**Problem to solve**
Copy out the text of all the records below word for word, leaving out the pictures.

....

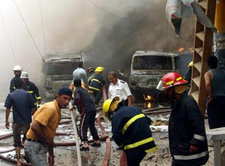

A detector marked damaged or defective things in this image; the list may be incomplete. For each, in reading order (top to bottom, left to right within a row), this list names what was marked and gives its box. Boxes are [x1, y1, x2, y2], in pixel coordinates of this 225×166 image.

burned truck [43, 54, 83, 99]
charred vehicle [43, 54, 83, 99]
burned truck [128, 50, 178, 99]
charred vehicle [128, 51, 178, 98]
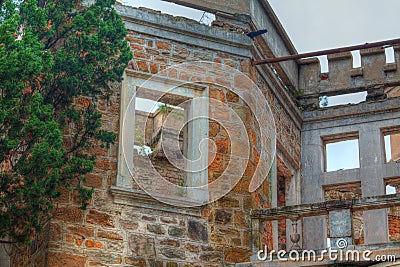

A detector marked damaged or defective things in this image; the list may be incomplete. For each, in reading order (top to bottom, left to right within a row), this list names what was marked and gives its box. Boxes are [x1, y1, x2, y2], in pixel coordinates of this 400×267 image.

....

**Solution to this problem**
A detector marked damaged or defective things in this image; the list may be incomplete. For each, in reading order (top to bottom, left to right within a row), this list names what was marked and gives its box. Boxes are [x1, y1, x2, y2], in pixel coordinates of this 225×166 image.

burned truck [43, 54, 83, 99]
charred vehicle [43, 54, 83, 99]
burned truck [128, 50, 178, 99]
charred vehicle [128, 51, 178, 98]

A detector marked damaged or defective things in this image; the list may be incomplete. For each, in reading order (top to bottom, left to right within a row), this list names what was marked and gives its box. Boxes are [x1, y1, x2, y2], in pixel coordinates of this 400×267 image.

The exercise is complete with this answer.